ABA: The American Booksellers Association is extremely worried about a rising number of book bans in the US, many of which target books with LGBTQIA2S+ characters or themes, racially diverse narratives, or the history of colonization. How important was it for you to see other trans people thriving when you were growing up?

GR: In the Philippines, the confidence I got came from the world of trans beauty pageants. My trans mother, Tiger Lily, took me in, basically discovered me, and changed my life. Beauty queens were the first representation that I saw. I was eight years old, seeing the first trans beauty pageants in our neighborhood, and seeing another trans woman on stage looking so beautiful was a reflection. For the first time, it made sense, what I was already feeling at eight years old, and seeing them on stage gave me a sense of — ”Oh, I am them. Of course I am them.” It confirmed it. 

And this tracks from being in the Philippines to when I move to America, particularly in New York City. Caroline Cossey, [a.k.a., Tula, a model and “Bond girl” who was outed as trans by a tabloid in 1981] has been a story since I was still in the Philippines. My trans mother showed me her picture in the tabloids, so you might consider her as my first global idea of representation from a Western lens. But also because I saw her in a tabloid, and how she was treated, she was also a sense of caution. I was definitely dealing with that complicated existence: you’re wanted, but be careful.

ABA: Finally, on this National Coming Out Day, is there anything you’d like to say to our readers?

GR: I hope that, whether you're trans or not, what resonates is the pursuit of your version of authenticity. If you're someone questioning anything in your life — your career, your love, your spirit, your place in the world — I hope because I pursued this in Horse Barbie, it resonates for you to pursue your own version. 

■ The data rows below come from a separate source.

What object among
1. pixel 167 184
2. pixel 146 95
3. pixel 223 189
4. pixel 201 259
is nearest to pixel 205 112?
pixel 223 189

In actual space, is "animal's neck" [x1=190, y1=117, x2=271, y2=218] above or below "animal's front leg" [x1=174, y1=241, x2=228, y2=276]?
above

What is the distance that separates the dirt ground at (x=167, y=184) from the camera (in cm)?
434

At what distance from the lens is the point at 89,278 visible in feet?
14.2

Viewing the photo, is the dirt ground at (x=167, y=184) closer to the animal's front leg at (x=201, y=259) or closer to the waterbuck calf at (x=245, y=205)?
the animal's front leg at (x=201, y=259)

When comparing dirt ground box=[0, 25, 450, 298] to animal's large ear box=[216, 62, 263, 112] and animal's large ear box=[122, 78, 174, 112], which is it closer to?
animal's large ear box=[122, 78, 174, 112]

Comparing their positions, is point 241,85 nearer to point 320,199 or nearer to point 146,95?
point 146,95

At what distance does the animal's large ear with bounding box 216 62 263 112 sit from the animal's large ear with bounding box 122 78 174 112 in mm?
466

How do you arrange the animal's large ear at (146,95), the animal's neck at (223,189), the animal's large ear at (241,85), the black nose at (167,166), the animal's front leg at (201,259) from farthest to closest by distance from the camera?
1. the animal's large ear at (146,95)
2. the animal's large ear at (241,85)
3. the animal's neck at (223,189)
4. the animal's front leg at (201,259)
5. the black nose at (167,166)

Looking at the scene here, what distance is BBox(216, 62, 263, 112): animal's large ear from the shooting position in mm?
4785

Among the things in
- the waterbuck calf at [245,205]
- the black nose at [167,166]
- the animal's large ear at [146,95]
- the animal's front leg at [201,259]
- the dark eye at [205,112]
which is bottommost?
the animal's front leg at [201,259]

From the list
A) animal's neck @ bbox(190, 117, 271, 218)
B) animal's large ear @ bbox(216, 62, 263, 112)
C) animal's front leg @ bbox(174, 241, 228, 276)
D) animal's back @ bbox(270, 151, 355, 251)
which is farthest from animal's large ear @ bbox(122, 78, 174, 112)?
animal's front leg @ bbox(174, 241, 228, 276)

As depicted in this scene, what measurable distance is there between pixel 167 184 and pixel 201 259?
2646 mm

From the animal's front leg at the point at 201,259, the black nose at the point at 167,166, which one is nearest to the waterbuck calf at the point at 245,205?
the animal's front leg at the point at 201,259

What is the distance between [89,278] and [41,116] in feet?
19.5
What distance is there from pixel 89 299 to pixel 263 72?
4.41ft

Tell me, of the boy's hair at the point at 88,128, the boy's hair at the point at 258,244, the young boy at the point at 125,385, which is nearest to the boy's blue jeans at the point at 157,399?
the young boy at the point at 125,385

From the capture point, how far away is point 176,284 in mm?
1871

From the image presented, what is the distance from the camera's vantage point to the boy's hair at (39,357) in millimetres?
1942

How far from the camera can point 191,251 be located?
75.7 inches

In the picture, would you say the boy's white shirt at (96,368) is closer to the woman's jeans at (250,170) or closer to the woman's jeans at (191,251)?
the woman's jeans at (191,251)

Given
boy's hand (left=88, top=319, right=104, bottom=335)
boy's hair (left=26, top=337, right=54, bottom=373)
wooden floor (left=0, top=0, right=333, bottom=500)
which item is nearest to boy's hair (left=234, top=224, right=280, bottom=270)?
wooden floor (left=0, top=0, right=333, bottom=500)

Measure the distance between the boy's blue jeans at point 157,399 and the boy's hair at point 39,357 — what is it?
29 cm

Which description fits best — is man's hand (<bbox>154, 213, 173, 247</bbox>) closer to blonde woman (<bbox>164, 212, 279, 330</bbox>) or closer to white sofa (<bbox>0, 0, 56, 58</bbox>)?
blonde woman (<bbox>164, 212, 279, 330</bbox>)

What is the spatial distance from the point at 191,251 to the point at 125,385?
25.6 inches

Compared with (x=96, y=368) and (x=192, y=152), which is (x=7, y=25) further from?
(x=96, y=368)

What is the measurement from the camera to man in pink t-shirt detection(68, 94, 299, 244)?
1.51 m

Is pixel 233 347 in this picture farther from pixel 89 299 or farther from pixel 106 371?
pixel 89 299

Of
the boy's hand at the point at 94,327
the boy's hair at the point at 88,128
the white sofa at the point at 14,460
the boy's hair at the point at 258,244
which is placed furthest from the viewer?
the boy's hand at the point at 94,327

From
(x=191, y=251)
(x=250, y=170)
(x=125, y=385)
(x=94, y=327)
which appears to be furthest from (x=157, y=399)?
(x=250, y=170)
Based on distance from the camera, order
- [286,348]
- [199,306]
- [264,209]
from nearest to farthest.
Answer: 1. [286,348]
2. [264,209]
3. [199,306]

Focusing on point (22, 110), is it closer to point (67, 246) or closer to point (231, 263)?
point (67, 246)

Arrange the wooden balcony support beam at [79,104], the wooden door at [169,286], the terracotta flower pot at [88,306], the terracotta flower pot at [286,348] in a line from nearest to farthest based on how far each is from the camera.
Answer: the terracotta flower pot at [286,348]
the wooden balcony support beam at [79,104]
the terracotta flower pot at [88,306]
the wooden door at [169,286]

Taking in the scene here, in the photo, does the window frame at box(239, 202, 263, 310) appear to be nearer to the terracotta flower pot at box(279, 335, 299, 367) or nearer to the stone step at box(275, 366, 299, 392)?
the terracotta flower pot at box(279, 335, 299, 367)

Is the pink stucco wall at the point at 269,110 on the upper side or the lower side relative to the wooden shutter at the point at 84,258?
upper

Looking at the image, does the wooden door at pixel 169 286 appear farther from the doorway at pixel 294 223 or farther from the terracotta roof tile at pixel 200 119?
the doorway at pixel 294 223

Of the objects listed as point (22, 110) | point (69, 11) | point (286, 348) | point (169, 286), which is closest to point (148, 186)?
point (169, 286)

[And to transgender youth:] Keep being who you are. Even in this moment, with what we see in the media and politicians who want to literally erase our very existence. In Horse Barbie, I share the long history, resistance, and beauty of trans and gender-nonconforming [people] since the beginning of time, particularly in Indigenous cultures. I want you to know that you, as a trans, gender non-conforming person, are following this path. You are in this path of beauty, resilience, and truth. So keep doing that. And of course, find your support system that wants you to be that. 

I want to add that message, because I know it gives me a sense of peace. It gives me a sense of power, gives me a sense of motivation, gives me a sense of ownership of my journey and my story. Because we need to own this story.